Since our first article on SSDs in September 2008, prices have continued to fall and the number of products on the market has continued to expand. Unfortunately, we have to say that in carrying out our research and testing we’ve been pretty disappointed to see that all the new affordable models based on MLC Flash chips have been equipped with JMicron JMF602 controllers. Are there any SSDs that combine price and performance? This is what we try and find out here in our look at the Mtron MOBI 3500.
Mtron, 100% commitment to the SSD project
Since it was created in October 2005, Mtron has thrown itself 100% into SSD development and launched its first products at the end of 2006 based on a proprietary controller. Since then, Mtron has tried to push its products forward and now has two headline ranges: the Mtron MOBI 3500s, for the general public and the Mtron PRO 7500s for business use. Here we examine the range designed for general public use, the pro SSDs coming in at a much higher price.
The MOBI 3500
The MOBI 3500 is available in a total of 8 versions, with various formats at 1.8, 2.5 and 3.5", and capacities, the 3.5" coming in models from 16 to 64 GB (32 GB maximum at 1.8"). The architecture is the same in all the models.

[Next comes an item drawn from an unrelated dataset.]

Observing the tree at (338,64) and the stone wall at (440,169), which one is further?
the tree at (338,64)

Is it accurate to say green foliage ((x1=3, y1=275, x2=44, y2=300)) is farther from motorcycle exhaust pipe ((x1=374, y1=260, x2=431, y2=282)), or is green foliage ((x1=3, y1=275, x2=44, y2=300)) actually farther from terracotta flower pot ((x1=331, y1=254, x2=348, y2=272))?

The SSD core is based on an FPGA chip with an ARM7 processor and SRAM, programmed to serve as the controller. With a 32 MB cache of Samsung SDRAM, it addresses the flash memory on 4 channels using two Texas Instruments ALVC16244A buffers. There is also a Marvell 88SA8052-NNC2 chip on the PCB, which is in fact a PATA bridge to SATA, there being no native SATA support yet.
On our 64 GB SSD, there were 32 x 2 GB Toshiba Flash NAND chips.